I am curious about the removal of "A" in the CPC-A program, after completing the 800 questions, does that give you an experience, or you still have to hear from employers that you don't have experience? I just want to make sure before spending my money for nothing.


----------



## KellyLR

*Look it up*

You can go to the certification area of this website and look it up. It will be under the exam information or credentialing area.


----------



## tasheen

i feel the same way will employer still say you dont have the experience even though the A is removed


----------



## laqueshiasmith@yahoo.com

Guys I was wondering the same thing. The employer may not consider it as  real work experience. I would suggest that you perform a good research on the Removal of the A program before spending your money.

LaQueshia Shaw, CPC-A


----------



## purplescarf23

I am wondering why anyone would spend money to have their "A" removed from the CPC??  I am confused about that.  I just two months ago had the "A" removed and only submitted two letters of recommendation to AAPC (noting how long I had been coding) and a new certificate was sent to me shortly after.  Kelsey Benson, CPC


----------



## rheitkamp

*RE: CPC-A removal*

The program that AAPC is offering is a great idea.  I also have reservations about spending yet more money to pursue this career path.  I have read about the program and am not sure whether I would be capable of coding these notes without the help of an experienced coder.  Yes, I am able to follow rules and do research - but - because I have not been in "real world" situations, how would I know if I am applying the rules properly.  My certification is for physician only - the example op note looked like an in-patient situation.  Would I need the hospital/in-patient book bundle??  There are alot of questions that I have concerning this, and I am not sure that this program is completely fleshed out.


----------



## guinnevere

Kelsey-
This is for apprentices who have no real world experience, so they can't get letters of recommendation.

Rheit-
Not knowing anything about this, I will say: I have been in the medical field for 13 years. I am an auditor, and I don't know all the Medicare guidelines by heart. I rely heavily on outside sources to clarify things. I think that using google, or searching this forum, are perfectly acceptable if you're unsure of a rule or guideline.

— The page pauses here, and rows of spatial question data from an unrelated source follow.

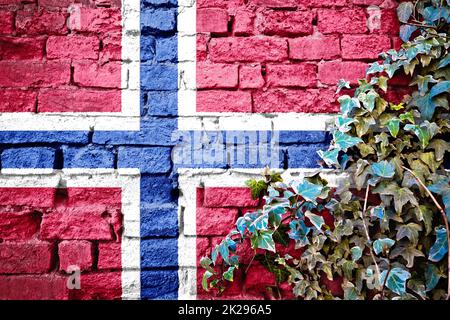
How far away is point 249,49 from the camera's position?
1.25 metres

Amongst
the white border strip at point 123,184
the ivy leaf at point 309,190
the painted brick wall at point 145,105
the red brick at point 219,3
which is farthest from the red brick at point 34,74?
the ivy leaf at point 309,190

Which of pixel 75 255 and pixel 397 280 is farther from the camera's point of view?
pixel 75 255

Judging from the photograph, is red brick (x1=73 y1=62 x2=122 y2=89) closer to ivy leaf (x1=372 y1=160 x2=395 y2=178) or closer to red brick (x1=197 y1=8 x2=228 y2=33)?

That said, I think everyone concerned would like to be given more information on this!


----------



## Natalie Chin

*Virtual Experience*

The Virtual Experience is another option for you to remove the apprentice status. This is just another way for members who don't have externship opportunities near them and who haven't been able to find a job due to lack of experience. The 800 cases are challenging and cover many specialties. It's not multiple choice answers, you actually have to dissect the note and enter in the correct codes. This program covers all aspects of coding. This will not only remove your apprentice status but also teach you things you may not have learned in class. These are actual cases that you will see in the field. If purchased this year, you will need the 2010 CPT, ICD-9-CM: Vol 1 & 2, and HCPCS Level II code sets to use throughout the cases.

It is possible that some employers won't take the lack of hands-on experience even with these notes coded, but it'll put you in a position where you can prove your competency. Upon passing, you'll be able to hand a potential employer the certificate of completion that states your accuracy score as well as a detailed explanation of what the course involves. Of course, you'll be more marketable with the removal of the apprentice status. You have a better chance at getting a job with your apprentice designation removed and completing this program than if you did nothing at all. 

For questions regarding the program, please feel free to email me at natalie.chin@aapc.com. 

Hope this helps. Thank you!


----------



## mmorningstarcpc

This might be a good question to pose to some office and/or hiring managers in your local area.  Find out what the opinion is from them.  As stated in some other posts about lack of experience, do your research.


----------



## hlew

*removing CPC-A*

Is there a study guide in taking this test?


----------



## mmorningstarcpc

This is not an exam!  It is a practical-experience exercise.  There is no study guide as this is to mimmick the "real world" situation a coder would experience, thus giving you "experience."


----------



## preserene

"The Virtual Experience is another option for you to remove the apprentice status. This is just another way for members who don't have externship opportunities near them and who haven't been able to find a job due to lack of experience. The 800 cases are challenging and cover many specialties. It's not multiple choice answers, you actually have to dissect the note and enter in the correct codes. This program covers all aspects of coding. This will not only remove your apprentice status but also teach you things you may not have learned in class. These are actual cases that you will see in the field. If purchased this year, you will need the 2010 CPT, ICD-9-CM: Vol 1 & 2, and HCPCS Level II code sets to use throughout the cases.'' Quote.


Well said. Yes I feel the same way, because doing some browsing on the forum itself does so much good things in your experience; and when it comes to that of getting  the -A removed really gives you a kick and your head up for another few more/much more degrees!!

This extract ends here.